Unions also recorded grim numbers. The 234 members of the Boston ushers’ union (I.A.T.S.E Local 306) each lost around $21,000 in wages since March, president Jim Mootos said. Some 900 union-represented stagehands east of I-495 saw an 82 percent reduction in earnings in 2020, compared with the previous year.
In the first three months of the pandemic, “every job was cancelled,” I.A.T.S.E Local 11 president Colleen Glynn said. “One after another.”
The financial losses in the arts, a sector that accounted for 4.5 percent of the US economy pre-pandemic, affect other industries, Peterson said. “When the arts sector is not producing work on stage and in concert halls, it is a huge factor for restaurants, for our hotels, for tourism,” she said. “It’s all interconnected.”
Between March and August, at least 91 Massachusetts cultural institutions leaned on the Paycheck Protection Program, a federal loan initiative intended to help businesses keep people employed amid COVID-19. Most recipients got between $150,000 and $350,000, according to the US Department of Treasury. (The federal government has not yet published data for PPP loans granted after August, or for amounts less than $150,000.)
Without other significant government aid for the arts, “the PPP was one of the only assistance programs that helped,” said Mercedes Roman-Manson of the Massachusetts Live Events Coalition, formed to advocate for events workers after the shutdown.
Governor Charlie Baker’s administration earmarked $10 million that the MCC distributed to 183 nonprofits late last year. The 424 organizations who applied sought more than $30 million in grants — three times more than was available.
On an individual level, 28 percent of artists surveyed by the City of Boston Arts and Culture office in November applied for federal Pandemic Unemployment Assistance. That program provides up to 46 weeks of unemployment benefits in Massachusetts. Another 20 percent applied for $500 grants from the Boston Artists Relief Fund.
“Clearly, there is still immense need,” the MCC’s Lawless said.
When will cultural life return? “People want to come back,” DeNatale said. “But there needs to be a public perception that these are safe spaces.”
Eighty-seven percent of respondents to a February survey administered by ArtsBoston and consulting firm WolfBrown said they expect to attend arts and cultural activities the same amount or more than before the pandemic, once it’s safe to do so. More than 60 percent expected to return to live performances by September. Twenty percent said they would return by June.

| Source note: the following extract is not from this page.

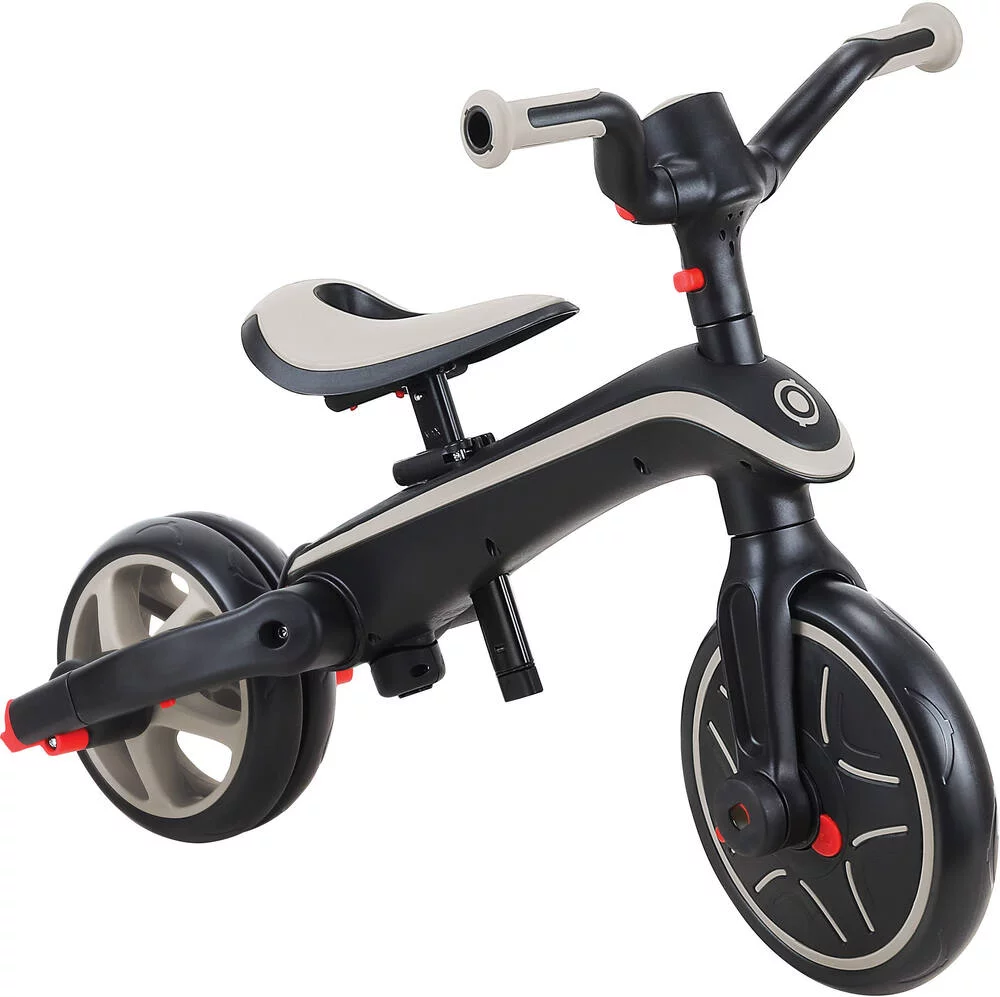 TRICYCLE EXPLORER 4-EN-1 EVOLUTIF ET PLIABLE - TAUPE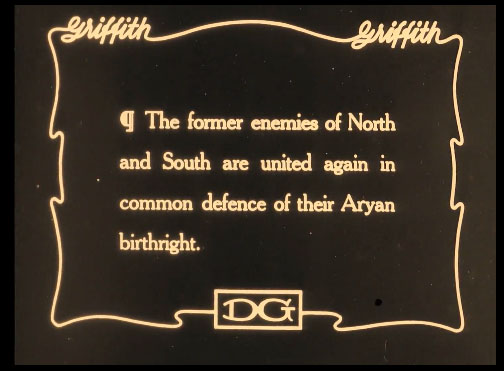 Image 5. Intertitle The Birth of a Nation (1915). Accessed via Internet Archive.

Multiple leaders in the cultural sector said theaters and large arts venues cannot — and will not — open until capacity restrictions are largely lifted and mass vaccination efforts are completed. In the meantime, additional government funding is vital, Peterson said.
“Sure, we can open at 12 percent now, but that’s not how our business model works,” she explained. “We can’t survive on 30, 40, or 50 percent occupancy. That’s why we need a government buffer.”
The MCC is supporting a bill, titled An Act to Rebuild the Commonwealth’s Cultural Future, that would allocate to cultural institutions at least $200 million from any additional COVID-19 relief the state receives.
The $1.9 trillion federal coronavirus relief bill, signed by President Biden Thursday, sets aside $470 million for cultural organizations nationwide. But compared with the losses in Massachusetts alone, it won’t go far enough, said Peterson.
The relief allocation “may seem like a large amount of money, but when you split it up into 50 pieces, it doesn’t make a dent in what’s needed,” she said. “This is why it’s important to look to the Commonwealth, where our sector has had a reliably enormous economic impact pre-COVID, to make sure arts groups have the bridge funding they need to recover.”
As spring approaches, the arts industry is watching, making plans and contingency plans, and holding its breath.
“When we can, we need to reopen slowly — like a crescendo,” Peterson said. “Start off slowly, and build bigger.”